The advantages fortifications gave to the defenders have already been discussed. If a hasty attack failed, that demonstrated the need for the besieging army to eliminate or minimize these advantages. The most extreme example of success in this respect would be to bring down a large section of the enemy’s walls entirely, either through bombardment or, more likely, at least until the mid-fifteenth century, by deep mining. The latter technique involved digging a tunnel, just as if for an ore mine, from a covered position to underneath the targeted fortification. Only rarely was the tunnel continued to inside the walls; normally, it was instead extended laterally beneath them, with wooden props emplaced to bear the weight of the stone above. Finally, the tunnel would be partly filled with inflammables and the props oiled and set afire; once they had burned away sufficiently, the tunnel would collapse, and with it the wall.37 For “enormous oak timbers” to weaken sufficiently took some time. At Nicaea in 1097, the crusaders all, “small and great, gathered twigs, stalks and sticks and dry reeds, pieces of tow and all sorts of kindling and heaped it between the posts and beams and the splendid timbers” holding up a tower that had been undermined at its base, but by the time the edifice collapsed with a noise like thunder, it was the middle of the night, and many of them had gone to sleep.38
Deep mining might not be possible at all, for example if the local water table was too high or the town wall rested on bedrock. Even if conditions were ideal, and the attacking army was well provided with specialists who could undertake the task, deep mining was a relatively slow process, a matter of weeks or months.39 It was also not guaranteed of success, because the
Trebuchets in action at a siege, Royal MS 16.G. vi, folio 388, about 1340. (The British Library/StockphotoPro)
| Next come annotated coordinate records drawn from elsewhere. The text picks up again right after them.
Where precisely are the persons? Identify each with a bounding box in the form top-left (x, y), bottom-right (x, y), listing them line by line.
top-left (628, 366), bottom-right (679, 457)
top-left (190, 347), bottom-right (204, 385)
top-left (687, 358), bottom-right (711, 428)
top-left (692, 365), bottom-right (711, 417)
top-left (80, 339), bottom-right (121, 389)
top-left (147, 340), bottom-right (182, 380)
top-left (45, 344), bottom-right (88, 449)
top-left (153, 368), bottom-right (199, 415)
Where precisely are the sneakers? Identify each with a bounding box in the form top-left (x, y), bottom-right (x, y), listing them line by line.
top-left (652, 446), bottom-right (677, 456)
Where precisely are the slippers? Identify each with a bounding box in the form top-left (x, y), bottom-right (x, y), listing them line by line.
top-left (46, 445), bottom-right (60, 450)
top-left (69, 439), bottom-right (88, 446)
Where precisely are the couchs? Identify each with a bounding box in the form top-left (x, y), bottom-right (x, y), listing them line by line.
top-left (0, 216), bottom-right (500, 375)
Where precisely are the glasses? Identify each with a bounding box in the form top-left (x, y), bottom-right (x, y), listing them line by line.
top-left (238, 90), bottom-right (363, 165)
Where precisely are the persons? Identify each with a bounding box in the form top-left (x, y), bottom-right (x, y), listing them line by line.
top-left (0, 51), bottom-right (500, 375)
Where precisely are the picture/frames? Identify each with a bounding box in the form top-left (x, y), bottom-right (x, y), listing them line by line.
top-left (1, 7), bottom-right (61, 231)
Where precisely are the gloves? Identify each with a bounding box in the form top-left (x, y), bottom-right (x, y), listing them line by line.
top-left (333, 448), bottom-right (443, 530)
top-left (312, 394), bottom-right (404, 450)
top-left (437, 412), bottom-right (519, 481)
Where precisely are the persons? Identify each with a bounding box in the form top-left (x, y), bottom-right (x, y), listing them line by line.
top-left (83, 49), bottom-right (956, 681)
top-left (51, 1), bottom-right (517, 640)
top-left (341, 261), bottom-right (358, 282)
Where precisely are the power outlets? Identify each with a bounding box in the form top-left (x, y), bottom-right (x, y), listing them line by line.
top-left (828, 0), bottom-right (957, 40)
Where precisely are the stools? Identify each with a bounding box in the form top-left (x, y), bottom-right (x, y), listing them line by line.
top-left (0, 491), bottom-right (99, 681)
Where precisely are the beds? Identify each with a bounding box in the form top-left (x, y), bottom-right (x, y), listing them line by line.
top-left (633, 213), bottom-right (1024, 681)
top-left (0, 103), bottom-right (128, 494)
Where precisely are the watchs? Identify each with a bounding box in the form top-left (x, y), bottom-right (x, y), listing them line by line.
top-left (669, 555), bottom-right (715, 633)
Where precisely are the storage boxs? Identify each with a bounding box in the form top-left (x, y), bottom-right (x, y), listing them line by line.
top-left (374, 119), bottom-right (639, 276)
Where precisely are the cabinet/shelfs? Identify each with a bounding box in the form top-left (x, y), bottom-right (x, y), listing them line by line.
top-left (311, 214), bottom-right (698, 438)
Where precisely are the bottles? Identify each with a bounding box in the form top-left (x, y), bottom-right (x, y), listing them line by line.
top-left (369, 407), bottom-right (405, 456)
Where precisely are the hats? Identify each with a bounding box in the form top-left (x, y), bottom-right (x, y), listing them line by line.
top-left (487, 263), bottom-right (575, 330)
Defenders could countermine—dig a tunnel of their own until it intersected the besiegers’ tunnels, break in, kill the miners, and collapse the tunnel.40 Hence deep mining operations were likely to be begun at the start of preparations for a deliberate assault, but along with, rather than instead of, other methods.41
Much the same went for bombardment. Even in the early Middle Ages, some engineers were able to build Roman-style catapults and mangonels and also traction trebuchets; the twelfth century saw the counterweight trebuchet added to the arsenal, and the late Middle Ages introduced and gradually perfected cannon. The traction trebuchet was a major advance when it was introduced to Europe in the sixth century, as it was capable of firing with great rapidity and accuracy, combined with substantial hitting power.42 It was also very simple, basically a long pole like a ship’s mast43 held off-center between two uprights or trestle frames, with a crossbar at the tip of the short end of the beam to which a number of ropes were attached, and a leather sling on the other end. A crew of pullers proportionate to the size of the engine (as few as a half-dozen or so, or as many as 100 or even 250 men or women44) would haul back simultaneously on the ropes to pull down the short end, which would send the long end swinging up. When it reached the top of its arc, the missile loaded into the sling (usually a stone, often rounded by a stonemason but often not, especially for the smaller versions of the machine45) would fly off toward the target. An eyewitness describes what one of these engines could accomplish against mud-brick walls:
When it was prepared, the fenevol [traction trebuchet] fired five hundred stones per night, and a thousand per day. When the hour of vespers arrived, the fenevol had demolished so large a part of the wall that a great breach had appeared. And the cry went up amidst the army that they should go to fight, and they armed themselves and commenced the battle.
And the men of the army fought with shield and lance, alongside all the crossbowmen of the army that were there.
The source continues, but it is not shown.